# Managing statesavings.ie online



## paddytt (2 Mar 2014)

Hi

if I open a State Savings Ordinary Deposit Account, can I transfer money in and out from any other bank online, just like a bank account?  So, do I get an IBAN number etc?

many thanks

Paddy


----------



## Lightning (11 Mar 2014)

paddytt said:


> Hi
> 
> if I open a State Savings Ordinary Deposit Account, can I transfer money in and out from any other bank online, just like a bank account?  So, do I get an IBAN number etc?
> 
> ...



You cannot transfer money out of the account online. 

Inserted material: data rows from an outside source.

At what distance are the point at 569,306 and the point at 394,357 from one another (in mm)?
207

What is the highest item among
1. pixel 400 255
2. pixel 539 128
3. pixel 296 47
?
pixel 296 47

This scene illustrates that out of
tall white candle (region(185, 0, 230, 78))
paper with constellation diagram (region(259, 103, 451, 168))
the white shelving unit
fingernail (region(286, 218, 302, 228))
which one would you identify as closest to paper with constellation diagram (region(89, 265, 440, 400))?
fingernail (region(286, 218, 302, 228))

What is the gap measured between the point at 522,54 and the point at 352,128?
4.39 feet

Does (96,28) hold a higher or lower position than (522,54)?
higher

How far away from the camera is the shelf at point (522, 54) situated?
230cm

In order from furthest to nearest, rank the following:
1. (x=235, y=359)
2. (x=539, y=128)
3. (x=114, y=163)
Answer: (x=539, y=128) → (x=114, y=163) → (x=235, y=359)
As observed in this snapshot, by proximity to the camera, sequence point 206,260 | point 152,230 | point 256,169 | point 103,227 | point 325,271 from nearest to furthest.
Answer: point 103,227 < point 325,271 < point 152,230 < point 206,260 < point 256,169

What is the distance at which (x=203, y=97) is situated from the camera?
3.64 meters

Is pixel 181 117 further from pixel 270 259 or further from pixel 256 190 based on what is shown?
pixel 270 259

The NTMA do not provide online access to this account.


----------



## VanZan (19 Mar 2014)

Yeah it's pretty poor really (besides the very tasty rates!). I took out a five year certificate in 2010. In 2011 and 2012 I got a letter in February updating me on my balance. Nothing last year or this year. I enquired last year why they had stopped the updates but they tried to persuade me that they never send out anything. I still have the 2010 and 2011 letters filed away!!


----------



## theresa1 (8 May 2014)

[broken link removed]

AIB took over most of the Anglo Irish Bank Deposits and quickly removed online access and have no plans of bringing it back.

I'm a huge fan of State Savings but yes surely they need to modernise.


----------